Legislature Poised to Roll Back Unemployment Reforms
February 2006
As state legislators race toward their scheduled March 9th adjournment, a last-minute effort is underway to roll back important cost-saving reforms in the state's unemployment insurance program. The roll-back would leave the state unprepared for a future spike in the jobless rate, and would likely mean new taxes for Washington businesses.
A few years ago, Boeing's decision to move its headquarters out of state set off a scramble among lawmakers to improve Washington's sluggish business climate. One of the most important reforms corrected the formula for calculating a workers' benefits. The reform provided for benefits based on a worker's earnings averaged over four quarters of work, instead of two. That results in a more accurate measure of benefits for employees who work only part of the year, and fairer treatment for employees who worked the full year.

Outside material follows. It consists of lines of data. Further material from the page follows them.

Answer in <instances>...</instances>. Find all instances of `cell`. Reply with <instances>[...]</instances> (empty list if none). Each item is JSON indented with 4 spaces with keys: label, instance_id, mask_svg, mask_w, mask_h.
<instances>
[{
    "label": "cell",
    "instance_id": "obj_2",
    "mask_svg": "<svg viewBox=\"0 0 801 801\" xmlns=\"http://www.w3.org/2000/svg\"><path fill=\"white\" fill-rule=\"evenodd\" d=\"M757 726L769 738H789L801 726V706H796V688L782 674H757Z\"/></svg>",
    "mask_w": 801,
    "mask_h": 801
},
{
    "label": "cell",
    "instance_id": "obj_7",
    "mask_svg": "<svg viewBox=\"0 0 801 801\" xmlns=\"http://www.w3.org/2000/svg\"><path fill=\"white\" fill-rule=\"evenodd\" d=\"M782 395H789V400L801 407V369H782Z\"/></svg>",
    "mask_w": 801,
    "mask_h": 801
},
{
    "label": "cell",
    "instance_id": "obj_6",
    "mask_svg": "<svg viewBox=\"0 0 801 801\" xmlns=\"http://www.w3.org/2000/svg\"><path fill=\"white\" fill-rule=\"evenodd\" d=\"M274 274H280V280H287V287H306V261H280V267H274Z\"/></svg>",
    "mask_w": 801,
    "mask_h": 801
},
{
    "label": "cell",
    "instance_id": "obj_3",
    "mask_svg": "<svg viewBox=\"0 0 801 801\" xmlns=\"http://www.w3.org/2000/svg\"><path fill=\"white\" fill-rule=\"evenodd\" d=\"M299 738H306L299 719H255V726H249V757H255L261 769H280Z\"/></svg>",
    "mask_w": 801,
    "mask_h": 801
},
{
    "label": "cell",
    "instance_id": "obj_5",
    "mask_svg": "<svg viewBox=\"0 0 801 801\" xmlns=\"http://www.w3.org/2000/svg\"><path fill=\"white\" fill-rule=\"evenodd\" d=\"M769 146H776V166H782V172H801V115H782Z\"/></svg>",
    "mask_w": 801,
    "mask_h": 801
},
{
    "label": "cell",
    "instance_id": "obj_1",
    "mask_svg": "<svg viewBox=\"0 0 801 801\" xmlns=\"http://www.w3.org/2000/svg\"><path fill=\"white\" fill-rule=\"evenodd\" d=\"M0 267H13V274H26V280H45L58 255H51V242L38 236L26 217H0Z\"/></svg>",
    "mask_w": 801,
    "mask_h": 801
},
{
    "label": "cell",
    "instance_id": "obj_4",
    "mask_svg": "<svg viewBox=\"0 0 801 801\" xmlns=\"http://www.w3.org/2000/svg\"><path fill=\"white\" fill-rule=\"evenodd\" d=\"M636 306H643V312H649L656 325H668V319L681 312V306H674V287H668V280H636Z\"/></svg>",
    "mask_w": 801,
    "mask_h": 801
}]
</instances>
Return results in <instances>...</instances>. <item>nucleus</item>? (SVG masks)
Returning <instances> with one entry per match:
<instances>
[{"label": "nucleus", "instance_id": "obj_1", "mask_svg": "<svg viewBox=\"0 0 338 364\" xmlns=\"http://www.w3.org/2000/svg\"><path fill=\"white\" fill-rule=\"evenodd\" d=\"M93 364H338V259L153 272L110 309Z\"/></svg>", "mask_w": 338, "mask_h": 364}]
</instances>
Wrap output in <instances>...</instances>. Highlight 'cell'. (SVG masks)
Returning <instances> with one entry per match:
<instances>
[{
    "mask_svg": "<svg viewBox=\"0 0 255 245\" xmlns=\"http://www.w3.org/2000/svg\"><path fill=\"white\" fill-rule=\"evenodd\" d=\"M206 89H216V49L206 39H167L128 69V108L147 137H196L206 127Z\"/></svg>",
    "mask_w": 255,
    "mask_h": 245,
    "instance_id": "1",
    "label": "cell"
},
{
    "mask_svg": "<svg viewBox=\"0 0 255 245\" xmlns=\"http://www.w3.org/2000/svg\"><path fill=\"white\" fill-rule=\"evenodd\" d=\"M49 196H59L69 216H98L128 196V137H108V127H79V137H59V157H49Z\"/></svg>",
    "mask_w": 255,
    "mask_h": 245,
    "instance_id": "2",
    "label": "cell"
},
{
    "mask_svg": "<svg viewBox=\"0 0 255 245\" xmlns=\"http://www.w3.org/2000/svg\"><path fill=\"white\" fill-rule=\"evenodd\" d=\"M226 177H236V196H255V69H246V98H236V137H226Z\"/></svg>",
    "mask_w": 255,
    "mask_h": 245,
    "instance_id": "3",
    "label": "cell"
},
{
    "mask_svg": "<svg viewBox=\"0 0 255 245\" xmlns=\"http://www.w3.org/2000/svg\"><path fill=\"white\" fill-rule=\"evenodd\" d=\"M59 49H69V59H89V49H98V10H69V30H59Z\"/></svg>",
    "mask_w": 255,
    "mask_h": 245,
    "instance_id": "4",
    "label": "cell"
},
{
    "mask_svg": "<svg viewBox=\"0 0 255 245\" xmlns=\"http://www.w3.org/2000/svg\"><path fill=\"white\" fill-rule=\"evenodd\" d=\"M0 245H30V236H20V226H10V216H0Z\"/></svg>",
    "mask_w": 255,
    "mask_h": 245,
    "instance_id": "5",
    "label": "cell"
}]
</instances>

Another important reform fixed the "liberal construction" clause in state law, which had slanted the burden of proof unfairly against an employer in legal disputes with labor. Ending the mandatory "liberal" reading of state labor law re-established a level playing field, so now both sides can get a fair hearing in court.
The push now underway in Olympia would repeal both of these important reforms, which in turn would stifle new jobs and move our state in exactly the wrong direction. Washington's tax-based unemployment system already imposes the highest per-employee cost in the nation. Employers in Washington pay taxes on the first $30,500 of salary for each worker. Other states are able to fund their unemployment plans by taxing just the first $7,000 to $10,000 of workers' salaries. Also, Washington's maximum weekly unemployment benefit payout, at a generous $496 a week, is nearly the highest in the country.
Naturally, these state-imposed costs are passed directly on to consumers in the form of higher prices and a costlier standard of living. It also often knocks Washington out of the running as business leaders across the country look for good places to expand or start up a new enterprise. Similarly, Washington-based companies find it harder to expand and add new jobs.
Employers are certainly not opposed to employees who collect unemployment checks - they know workers need temporary help as they transition to new jobs. Employers also know unemployment benefits help keep skilled workers available, so they can be quickly rehired once business picks up again.
What employers are frustrated with is the startling inefficiency of the state-run system itself. Unemployment taxes cost more here than in just about any other state, and many employers are stunned that some lawmakers want to make the situation worse by re-instating the damaging policies of the past.
Last November, Washington Policy Center hosted two Small Business Conferences, one in Eastern Washington and one in the Puget Sound area. Over 400 small business owners and policymakers attended the two events. In a series of lively discussion sessions, participants developed practical ideas for improving the state's business climate. Small business owners uniformly pointed to the need to ease taxes on employment as the best way to stimulate job creation. Retaining and improving on current unemployment reforms was one of their top recommendations. (The full report on the conferences, "Reviving Washington's Small Business Climate," is available free by contacting the Washington Policy Center.)
Whether an enterprise has one employee or a workforce of thousands, business owners know that making it in a tough competitive environment is hard enough without the state adding artificial barriers. Even with recent reforms, unemployment taxes are a major cost-driver for employers. Our elected leaders should help businesses succeed, not turn back the clock to the days when companies like Boeing found Washington's business climate less than welcoming.